• Brief
Further down are entries; set down exactly and only the lines from the one with "Koh Samui Hillside" up to and including the one with "BM-C em rotação", dropping each picture.
**** Provided records ****
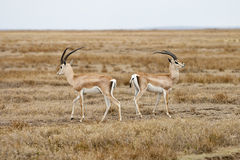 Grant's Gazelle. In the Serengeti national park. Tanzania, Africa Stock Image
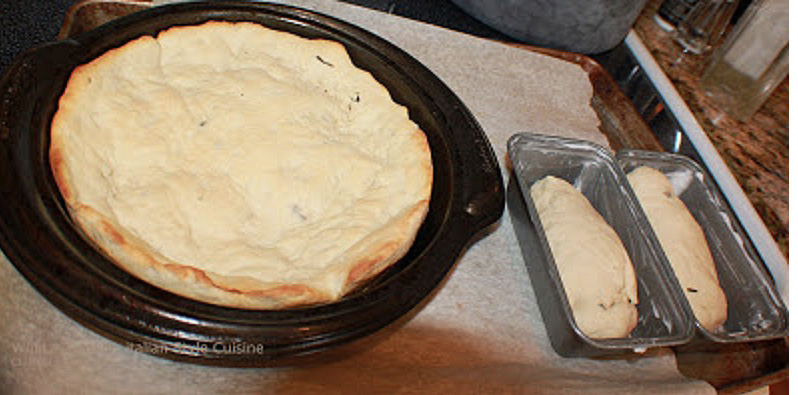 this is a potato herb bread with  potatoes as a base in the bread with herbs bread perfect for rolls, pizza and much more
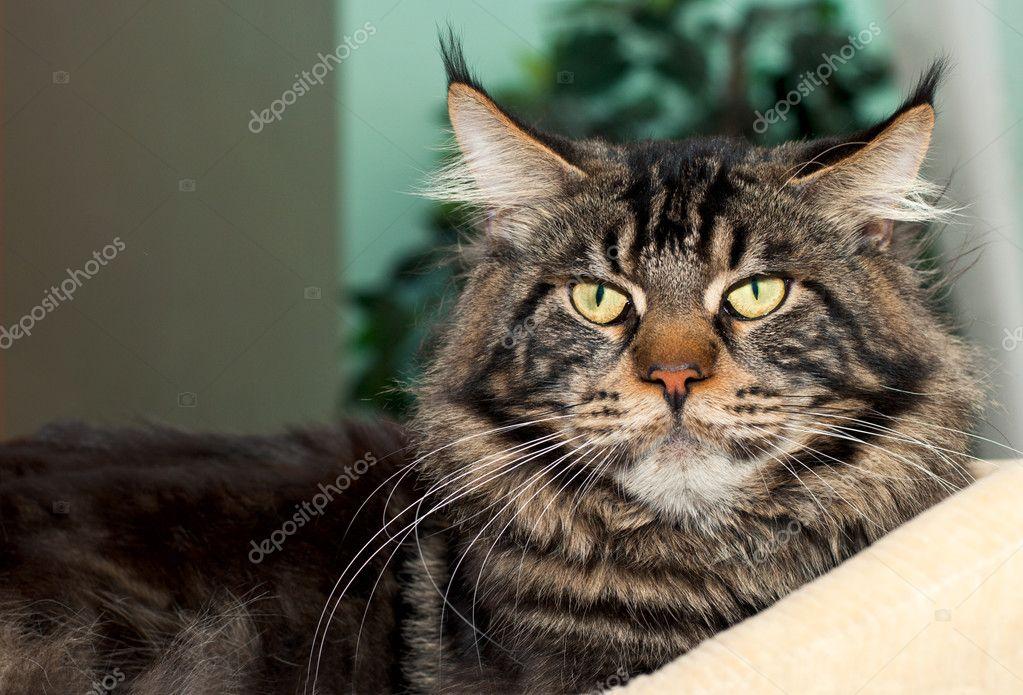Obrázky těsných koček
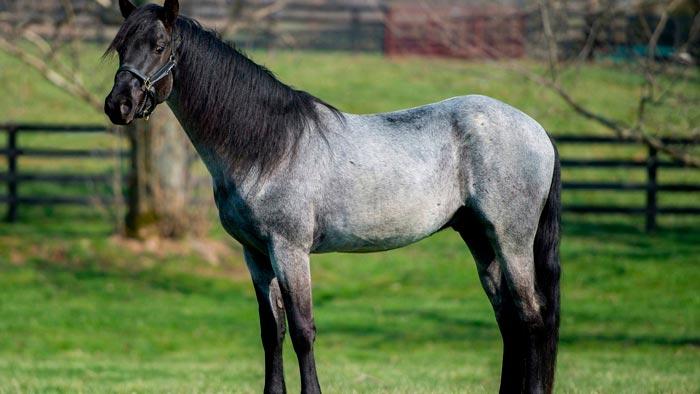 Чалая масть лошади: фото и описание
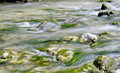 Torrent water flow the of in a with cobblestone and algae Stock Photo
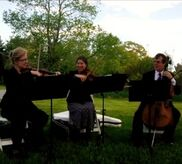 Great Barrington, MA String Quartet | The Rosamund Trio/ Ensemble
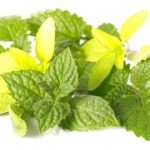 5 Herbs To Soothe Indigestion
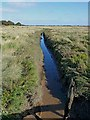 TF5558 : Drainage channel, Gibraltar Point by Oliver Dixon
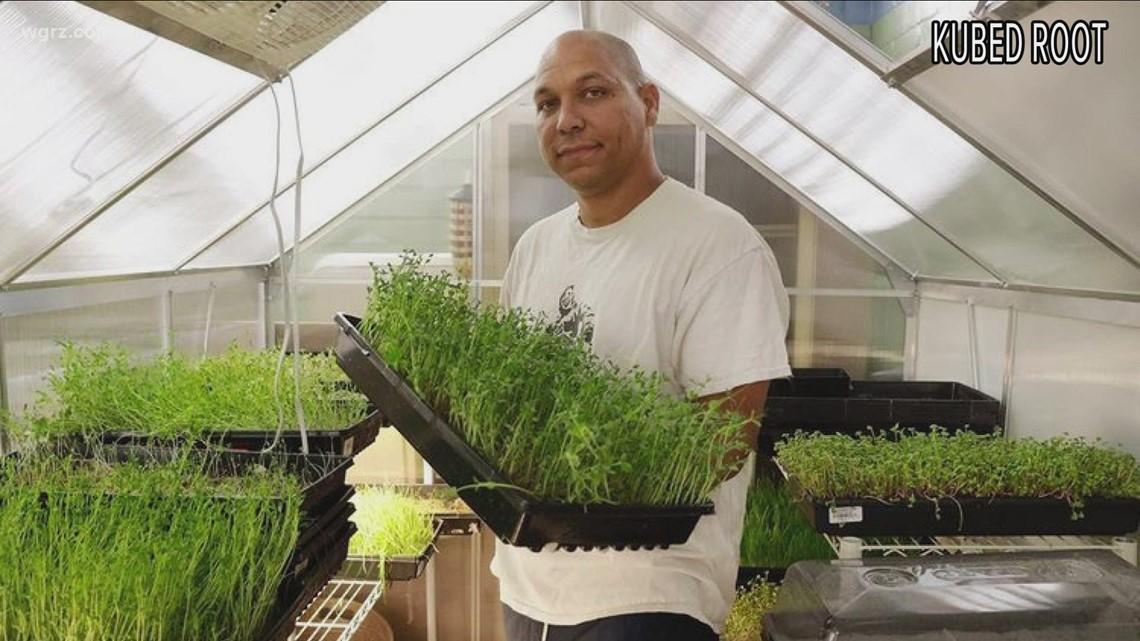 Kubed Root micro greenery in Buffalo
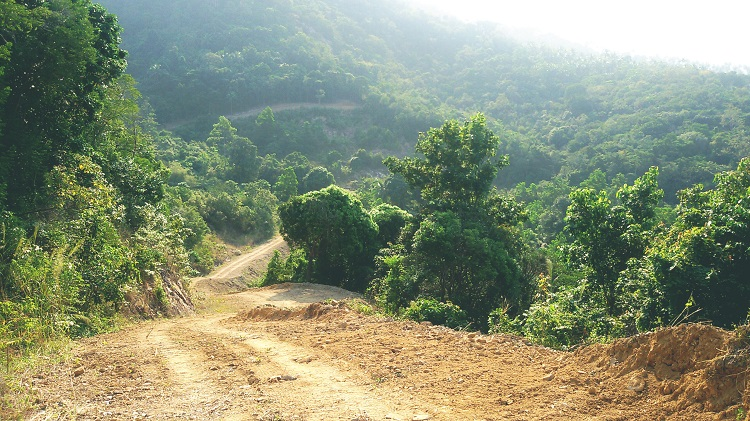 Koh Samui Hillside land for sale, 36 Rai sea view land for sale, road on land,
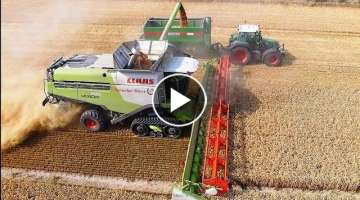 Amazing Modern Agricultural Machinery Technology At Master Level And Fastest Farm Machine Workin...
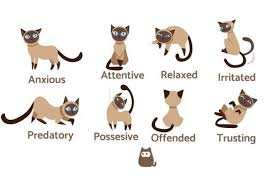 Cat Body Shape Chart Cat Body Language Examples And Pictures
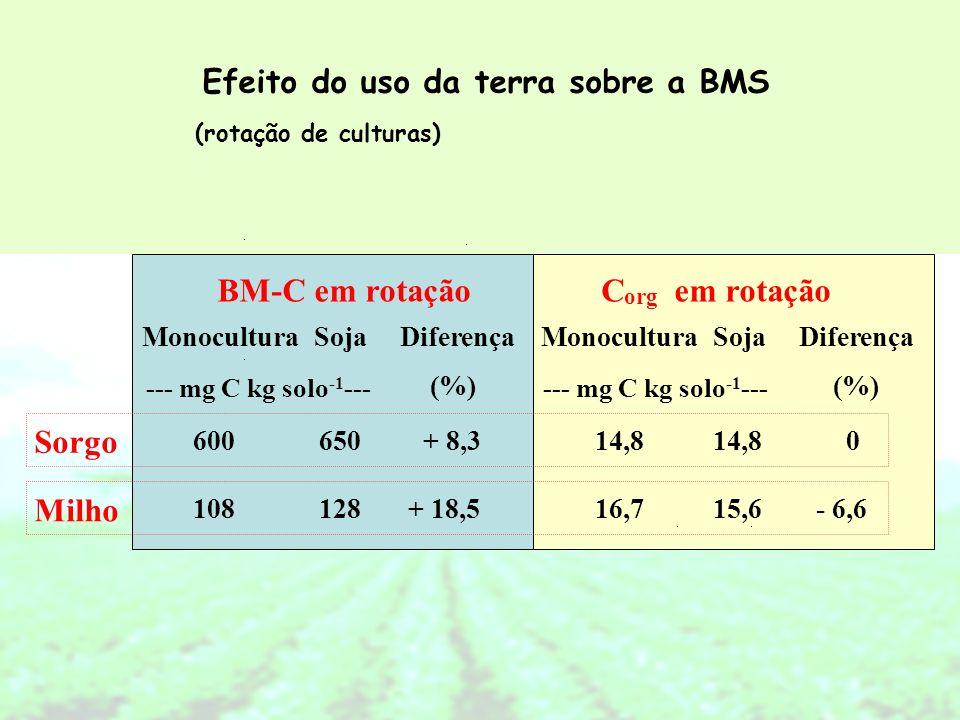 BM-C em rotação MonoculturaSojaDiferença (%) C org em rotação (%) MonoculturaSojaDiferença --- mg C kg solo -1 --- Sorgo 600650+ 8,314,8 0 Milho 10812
****
**** Provided records ****
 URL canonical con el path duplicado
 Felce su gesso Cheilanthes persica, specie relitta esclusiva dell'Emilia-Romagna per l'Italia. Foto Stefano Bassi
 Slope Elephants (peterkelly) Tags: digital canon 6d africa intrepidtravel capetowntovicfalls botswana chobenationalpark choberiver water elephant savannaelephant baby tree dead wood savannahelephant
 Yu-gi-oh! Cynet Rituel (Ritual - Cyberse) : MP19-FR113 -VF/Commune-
****
**** Provided records ****
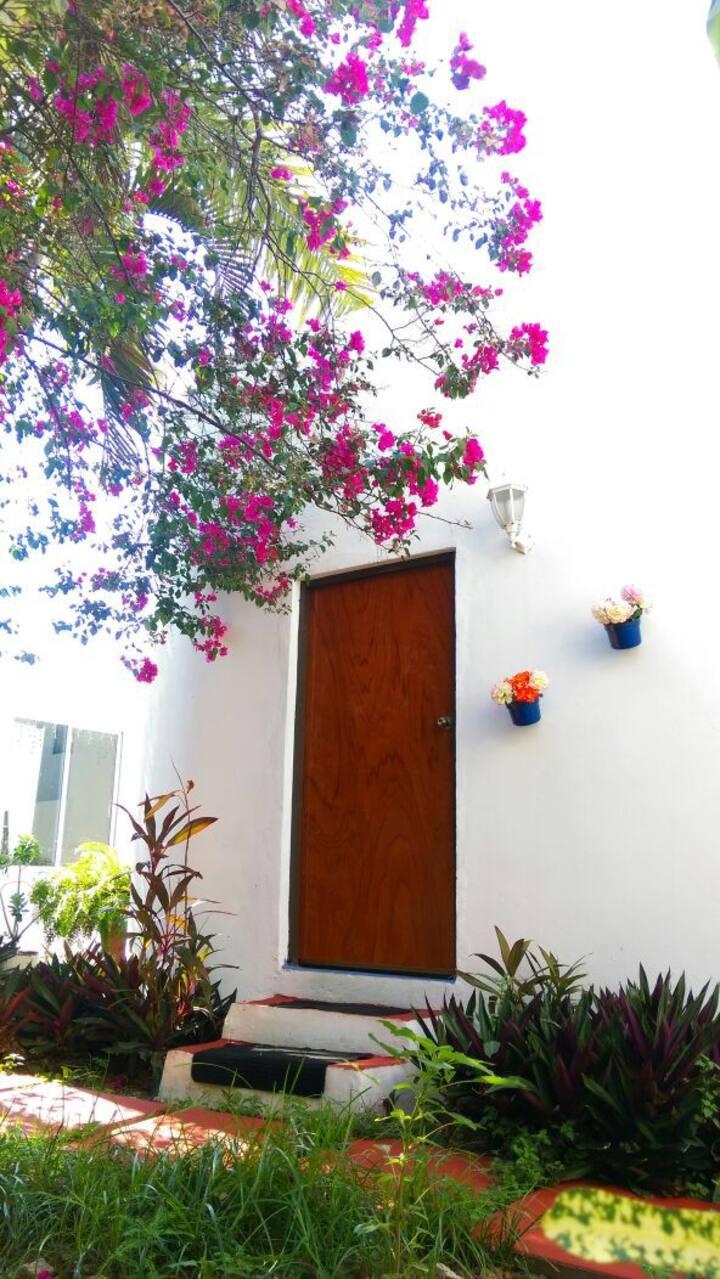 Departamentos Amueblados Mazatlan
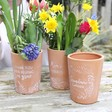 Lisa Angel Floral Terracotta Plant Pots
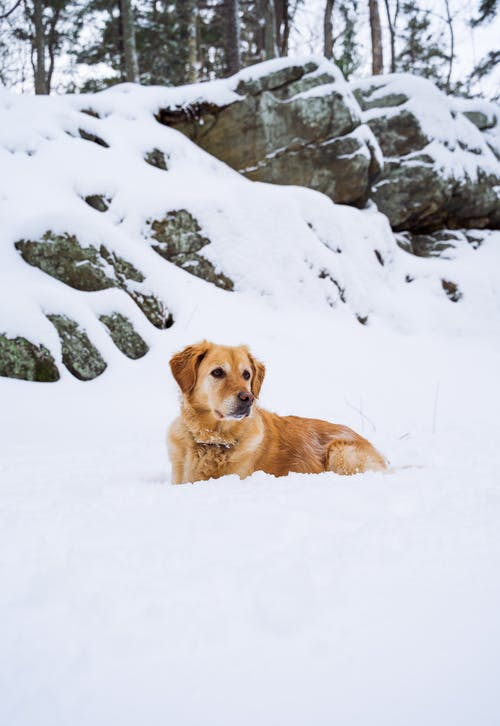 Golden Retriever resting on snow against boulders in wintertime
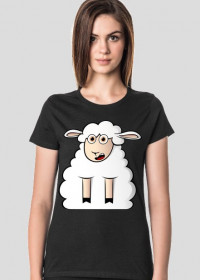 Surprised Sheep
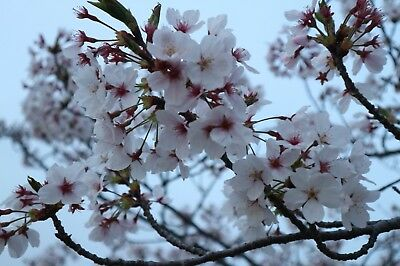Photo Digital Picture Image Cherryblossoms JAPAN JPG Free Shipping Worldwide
****
• Exercise output
 Koh Samui Hillside land for sale, 36 Rai sea view land for sale, road on land,
 Amazing Modern Agricultural Machinery Technology At Master Level And Fastest Farm Machine Workin...
 Cat Body Shape Chart Cat Body Language Examples And Pictures
 BM-C em rotação MonoculturaSojaDiferença (%) C org em rotação (%) MonoculturaSojaDiferença --- mg C kg solo -1 --- Sorgo 600650+ 8,314,8 0 Milho 10812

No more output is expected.